London. Capital of culture and pigeons. I grew up in London, and I feel that makes it inherently difficult for me to make the most of it. When you’re given one of the greatest cities in the world on a plate, can hop on the tube and be in the largest centre of freely accessible museums and galleries within half an hour, it’s an effort to actually make the effort (#firstworldproblems). But what I have found is that if I give myself short bursts of exposure to my capital I tend to cram in a lot more than I otherwise would have done.
Spent the morning doing very boring things like seeing the dentist and getting my hair cut, before visiting Hammersmith’s Polish Centre’s cafe for a beverage and a questionable piece of cake. Sometimes the joys of the suburban west need to be savoured too. My proper Londoning began at midday when my mum and I headed into town to check out the National Portrait Gallery’s Vivien Leigh exhibit, and lunch at a new favourite restaurant just off Trafalgar Square.
Les Deux Salons is by now right up there in the list of my top London eateries. The food is always delish (and not even that overpriced), the setting unpretentious, and the cocktails carry a kick and a half. This time round I had a fantastically smoky butternut squash and chorizo soup, followed by grilled chicken and delightfully nutmeggy gratin dauphinois. Perf.
After lunch we had a leisurely stroll through some of our favourite Covent Garden backstreets before heading towards the British Museum and our goal of the relatively new “Vikings: life and legend” exhibit. With a British membership card at hand we flounced right in, to be met by a crowd of such vastness that we instantly turned tail and ran, promising to return the next day at a more favourable hour.
At this point we went our separate ways, and I caught up with a friend over porn star martinis before fighting through the crowds at Leicester Square station. Literally the worst. Finished off my evening with a pint and a pal in a Chiswick pub that I had never tried before (we all have our regulars) but will certainly be patronising from now on. The Bollo is full of dusty paperbacks and pineapple shaped table lamps – the only things I look for in a drinking establishment.
We dragged ourselves out of the house at half 9 to avoid the same nightmare of tourists (surely the collective noun) that had plagued our afternoon the day before, and were rewarded with a slightly less crowded exhibit. Although inherently a little disappointing (I complain in full over here), I got to gawp at some objects I’d previously only seen in my books, and also acquired a longship necklace as accessorising is the sole way of expressing academic rigour. We went up to the members’ lounge to revel in the birds’ eye view of what remains one of my fave Norman Foster constructions (and that’s saying something), and discuss funding options for my summer internship over tea and scones. It was unashamedly middle class and I loved it. We then wandered off to Lincoln’s Inn Fields where my mum went and did something at the Royal College of Radiologists’ HQ and I went to look at things floating in jars at the Hunterian Museum. Things floating jars are my favourite sort of things.
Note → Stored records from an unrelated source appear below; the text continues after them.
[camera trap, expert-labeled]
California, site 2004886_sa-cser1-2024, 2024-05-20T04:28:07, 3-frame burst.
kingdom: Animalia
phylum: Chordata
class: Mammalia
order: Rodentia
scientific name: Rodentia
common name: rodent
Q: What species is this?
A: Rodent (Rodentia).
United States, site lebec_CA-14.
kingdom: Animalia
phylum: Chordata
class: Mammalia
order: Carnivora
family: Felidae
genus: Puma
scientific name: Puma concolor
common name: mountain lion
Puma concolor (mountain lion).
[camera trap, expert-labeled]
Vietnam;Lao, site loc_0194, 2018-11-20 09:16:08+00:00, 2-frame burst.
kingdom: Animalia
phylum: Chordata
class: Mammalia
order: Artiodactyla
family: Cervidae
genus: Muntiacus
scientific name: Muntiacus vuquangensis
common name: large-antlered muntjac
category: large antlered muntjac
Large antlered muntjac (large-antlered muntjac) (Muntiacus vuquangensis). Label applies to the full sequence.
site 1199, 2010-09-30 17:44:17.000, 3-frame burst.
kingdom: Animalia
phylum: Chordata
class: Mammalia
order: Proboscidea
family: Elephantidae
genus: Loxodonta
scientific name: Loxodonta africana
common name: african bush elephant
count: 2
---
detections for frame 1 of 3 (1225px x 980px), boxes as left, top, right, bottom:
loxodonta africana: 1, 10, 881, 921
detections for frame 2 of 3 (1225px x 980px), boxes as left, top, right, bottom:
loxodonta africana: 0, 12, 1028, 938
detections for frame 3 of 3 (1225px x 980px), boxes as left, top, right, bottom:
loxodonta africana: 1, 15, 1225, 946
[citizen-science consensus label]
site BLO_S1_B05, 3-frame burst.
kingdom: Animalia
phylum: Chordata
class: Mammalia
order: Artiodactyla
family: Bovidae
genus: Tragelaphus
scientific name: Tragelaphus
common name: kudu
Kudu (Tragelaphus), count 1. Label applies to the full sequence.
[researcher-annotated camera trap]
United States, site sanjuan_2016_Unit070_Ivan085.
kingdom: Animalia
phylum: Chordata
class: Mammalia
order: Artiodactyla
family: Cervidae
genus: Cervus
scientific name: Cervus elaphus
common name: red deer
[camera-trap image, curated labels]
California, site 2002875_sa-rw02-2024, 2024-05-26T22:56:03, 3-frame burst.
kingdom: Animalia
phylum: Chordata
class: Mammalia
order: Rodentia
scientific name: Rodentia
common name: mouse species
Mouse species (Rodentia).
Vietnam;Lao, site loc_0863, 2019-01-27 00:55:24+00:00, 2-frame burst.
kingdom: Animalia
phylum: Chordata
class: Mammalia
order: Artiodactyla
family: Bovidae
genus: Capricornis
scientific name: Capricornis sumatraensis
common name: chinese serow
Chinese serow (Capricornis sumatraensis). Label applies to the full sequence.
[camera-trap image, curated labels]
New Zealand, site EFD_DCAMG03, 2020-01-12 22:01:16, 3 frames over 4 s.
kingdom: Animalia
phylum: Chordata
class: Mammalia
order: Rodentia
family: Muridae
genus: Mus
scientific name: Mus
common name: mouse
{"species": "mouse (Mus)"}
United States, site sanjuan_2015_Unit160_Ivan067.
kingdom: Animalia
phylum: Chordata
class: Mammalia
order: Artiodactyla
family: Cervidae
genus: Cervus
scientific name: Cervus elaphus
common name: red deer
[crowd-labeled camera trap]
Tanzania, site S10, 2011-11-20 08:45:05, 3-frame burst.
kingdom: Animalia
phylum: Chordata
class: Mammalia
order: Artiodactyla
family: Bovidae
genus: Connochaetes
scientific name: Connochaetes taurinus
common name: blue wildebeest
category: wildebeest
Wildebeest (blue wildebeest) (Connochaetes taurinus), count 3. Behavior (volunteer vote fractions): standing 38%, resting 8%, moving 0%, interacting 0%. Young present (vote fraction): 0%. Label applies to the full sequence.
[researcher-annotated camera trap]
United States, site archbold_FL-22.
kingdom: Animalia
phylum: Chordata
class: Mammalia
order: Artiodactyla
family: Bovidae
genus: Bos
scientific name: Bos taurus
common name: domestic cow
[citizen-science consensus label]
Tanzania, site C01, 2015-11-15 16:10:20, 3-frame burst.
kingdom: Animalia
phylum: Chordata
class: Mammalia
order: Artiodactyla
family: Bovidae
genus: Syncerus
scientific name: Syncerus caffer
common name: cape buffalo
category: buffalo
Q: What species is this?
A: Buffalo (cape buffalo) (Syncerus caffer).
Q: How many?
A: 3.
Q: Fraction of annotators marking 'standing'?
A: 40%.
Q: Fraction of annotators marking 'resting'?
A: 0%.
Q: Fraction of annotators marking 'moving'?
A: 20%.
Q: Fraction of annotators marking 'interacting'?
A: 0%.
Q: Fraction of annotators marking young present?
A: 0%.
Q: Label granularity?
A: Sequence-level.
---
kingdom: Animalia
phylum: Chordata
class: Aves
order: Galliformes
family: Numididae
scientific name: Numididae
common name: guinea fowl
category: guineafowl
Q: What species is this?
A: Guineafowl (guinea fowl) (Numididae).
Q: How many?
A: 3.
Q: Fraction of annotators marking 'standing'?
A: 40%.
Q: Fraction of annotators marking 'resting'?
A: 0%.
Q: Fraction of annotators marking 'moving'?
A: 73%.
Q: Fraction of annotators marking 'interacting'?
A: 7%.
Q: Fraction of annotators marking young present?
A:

Having stared at preserved bits and pieces for long enough we indulged ourselves in a wander around quiet Bloomsbury squares and then hit up Les Deux Salons for the second time in 24 hours (we are nothing if not creatures of habit); I had an amazing pea and mint soup and a killer burger and chips. Treating ourselves continued after eating with a viewing from a BOX of Jeeves and Wooster at the Duke of York – although much as I love P.G. Wodehouse and the episode of the cow creamer I was not particularly impressed. It was rather too slap-stick for my liking, and Stephen Mangan’s normally impeccable comedic timing was rather muted by the self-aware script, all the more obvious through a fantastic piece of improvised banter with an audience member halfway through. We did luxuriate in our fancy seating though, and followed it up with a cocktail at Joe’s Southern Bar and Grill. It’s a surprisingy fantastic underground affair off Covent Garden where we were met by a friend briefly in town from Berlin, before it was time to battle solo into Leicester Square again and head towards Caledonian Road for dinner.
My friend Rosie lives in a fab little house just off the Cally Road, almost always full of great housemates and loads of food. She cooked us a roast chicken with her trademark sweet potato wedges, and we discussed our travel plans around the US of A this summer and re-visited her stick and poke tattoo from a drunken evening with sk8er bois in Seattle on her gap yah. What a pleasure it is to have interesting friends. We finished off the evening by watching the whole of Beyonce’s new album videography, and then strapping on the house supply of roller skates to attempt her impossible choreography. A rare treat.
A morning spent enjoying my coveted double bed and then meeting some gal pals at a Mexican restaurant in Victoria for fajitas and sangria. A long weekend well spent; when I know I have such a limited time in my home town it really jump-starts me into seeking out everyone who’s around and enforcing my company upon them. It’s nice to live in an amazing city, and it’s nice to have nice friends, and it’s nice to take the time to appreciate all of these things all together.